You don't get to screw up a fact-check and play the victim when you're criticized for it. That's not how this works.
Reporter Daniel Funke, who wrote USA Today's garbage "fact-check" about Biden checking his watch during a ceremony for the 13 U.S. soldiers killed Kabul, took to Twitter to address his error:
Funke said he "regret[s] the error," and then proceeded to lecture us on how "it's easy to dunk on journalists when [they] get things wrong."
He seriously wants us to read an article "about the principles [they] try to uphold at USA Today" after he flunked his own fact-check!
I'm not sure Funke quite understands the criticism of his report if his public reaction is to say it's "easy to dunk on journalists ... trying to do their best."
Calling out journalists, fact-checkers, and publications for false information is not a "dunk." It's called accountability.
We already know the reporters are fallible. That's precisely one of the reasons why many people don't just trust mainstream media.
He also said when "journalists and fact-checkers ... make mistakes" they correct them and try to make it right. That is just not true. Journalistic "mistakes" (if you can even call all of them that) are not always corrected, or even acknowledged by those at fault. And it's never the fact-checkers who pay the price ... it's the victims of their erroneous "fact-checks."
Lastly, he said "behind that screen is a person trying to do their best," referring to journalists. Let me break the news to Funke:
Not all reporters "behind that screen" are noble people "trying to do their best."

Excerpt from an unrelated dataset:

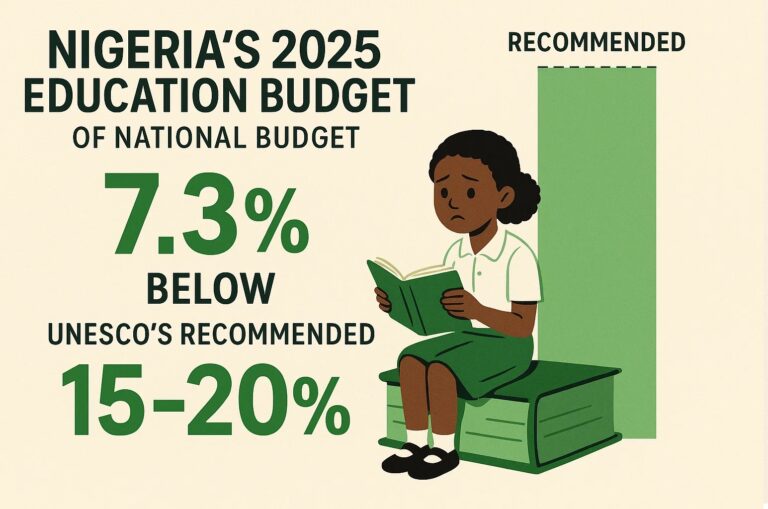 the urgent need to raise and protect nigeria’s education budget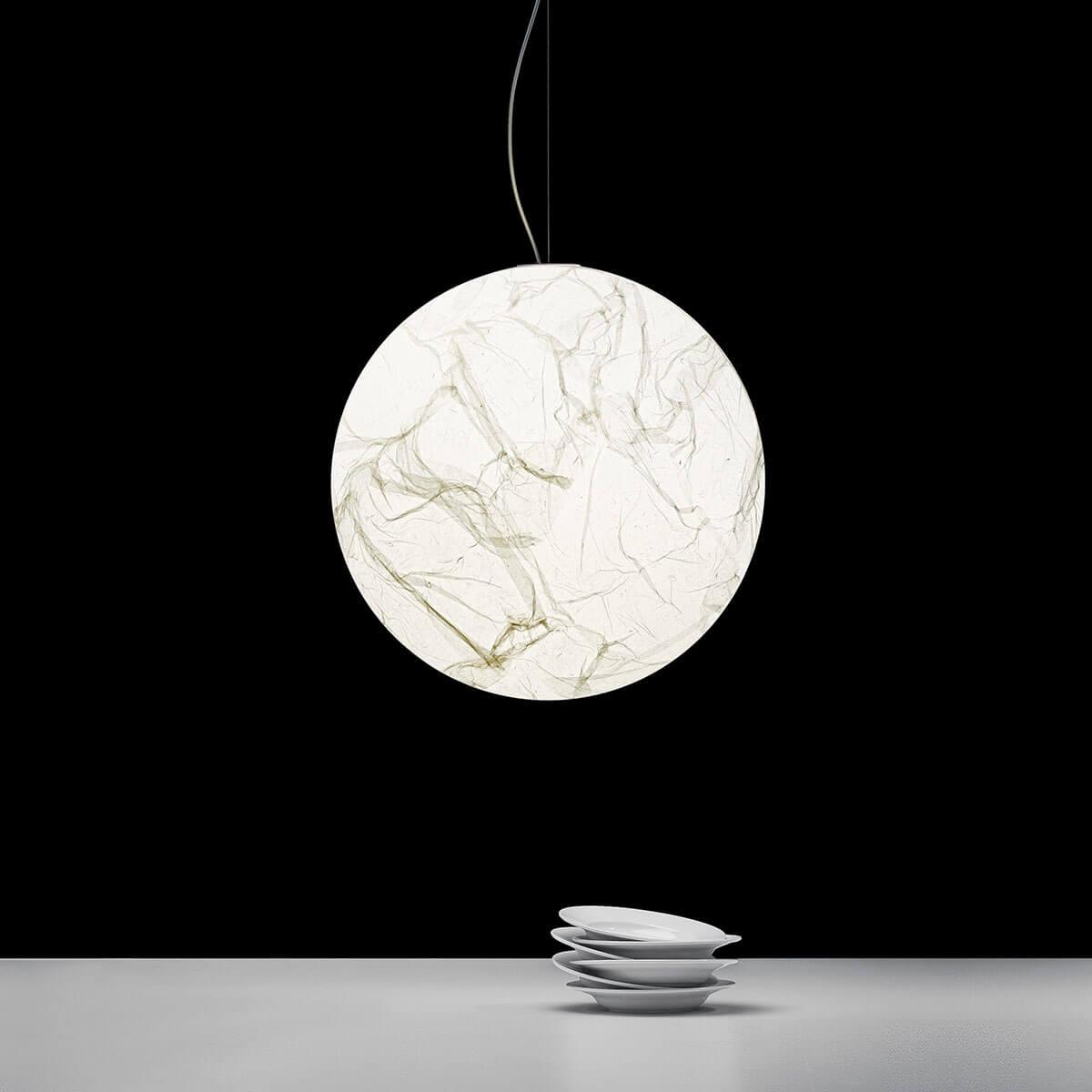 Silk Pendant Light - Atmospheric Lighting for Home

While I can't speak definitively on whether Funke's report was a mistake or a malicious lie, it is obvious there are many malicious journalists "behind that screen," too. Many are trying to do their best to accomplish evil things with their journalistic efforts. And many are just brainwashed ideologues.
A journalist "trying to do their best" is beside the point, anyway. If the reporting is wrong, then the criticism is warranted and the correction is necessary.
We don't need less accountability for reporting. We need more of it.